Problem: Rewrite the Colnago fit thread starting at "Are Colnago frames" and ending at "my bar height.", putting "seat" wherever "saddle" appears.

Passage to read:
------------
# The Colnago fit



## KennyG

Are Colnago frames designed to fit a little smaller than other makers, designed to be made up for by more post & more post offset and a longer stem? I am currently riding a 54cm (traditional) C-50. I am using a 110 stem and a 21 cm offset post with about 5 inches of post extended above the top of seat post collar (6.5 inches from the collar top to the top of my saddle). I have two 5mm spacers below my stem and two above it. All of this gives me my 20.5 inches from bar center to saddle nose tip and 28.5 inches from the BB center to the top of my saddle (measured along the seat tube). I also have about 1.5 – 2 inches of setback from the BB center to my saddle nose tip, and about 1.5 - 2 inches of drop between my saddle height and my bar height.

Considering all of these measurements, should I instead be on a 53cm with a 120 stem and more spacers under the stem and more post exposed with a little more post setback? Some promote this smaller frame approach to fitting Colnagos (and they think everyone else is wrong). I have a new 54cm EP that I am about to start building up, but I want to make sure my frame size is correct according to Colonago’s fit philosophy before I start building it up. 

So, what is Colnago's fit philosophy? Should Colnago frames fit a little small and be made up for by a longer stem and more post than other makers frames would require?


----------



## Morison

*Been there*

There is certainly validity to the approach that you mentioned. Here is my favorite account of an experienced cyclist and fitter "discovering" what many refer to as the right way to fit a Colnago; http://www.bikesportmichigan.com/reviews/colnago.shtml

To provide an opinion, looking at the dimesnions that you provided I don't feel as though the 54 is a bad fit. I've certainly seen worse. Going to a 53 would change a few things but the changes with the most obvious effect would be the top tube length and head tube length. The top tube is only 5mm shorter on the 53cm traditional, so with a 120mm stem your reach would actually increase 5mm. The head tube is 9mm shorter, so you would have to account for that using additional spacers to mimic your current fit or accept that you would be lower in all hand positions. Can you handle going longer and lower?
------------
Raw data:
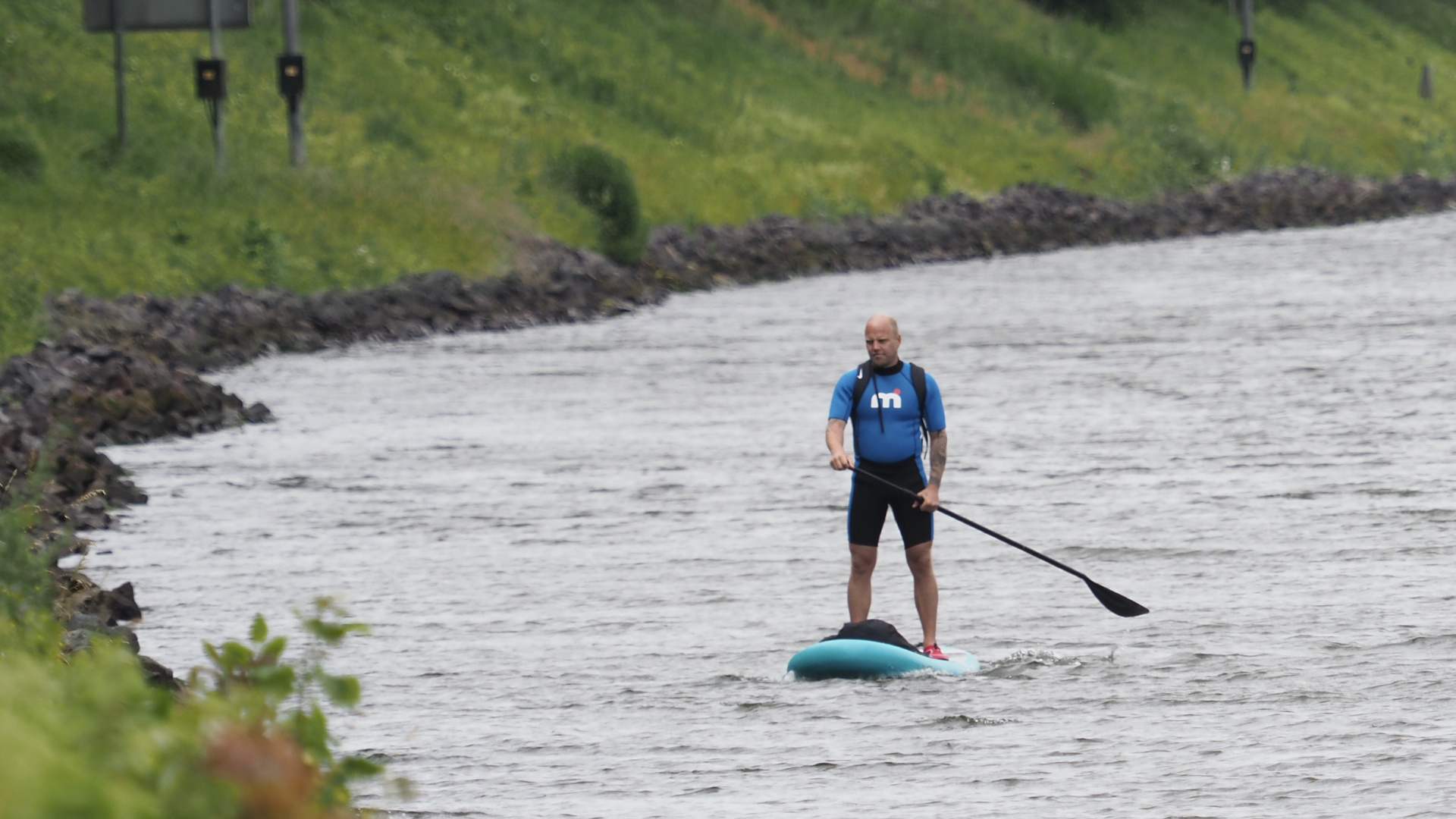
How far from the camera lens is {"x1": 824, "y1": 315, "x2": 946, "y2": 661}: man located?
41.7 feet

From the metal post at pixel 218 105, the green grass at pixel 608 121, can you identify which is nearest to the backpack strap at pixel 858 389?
------------
Solution for this task:
Are Colnago frames designed to fit a little smaller than other makers, designed to be made up for by more post & more post offset and a longer stem? I am currently riding a 54cm (traditional) C-50. I am using a 110 stem and a 21 cm offset post with about 5 inches of post extended above the top of seat post collar (6.5 inches from the collar top to the top of my seat). I have two 5mm spacers below my stem and two above it. All of this gives me my 20.5 inches from bar center to seat nose tip and 28.5 inches from the BB center to the top of my seat (measured along the seat tube). I also have about 1.5 – 2 inches of setback from the BB center to my seat nose tip, and about 1.5 - 2 inches of drop between my seat height and my bar height.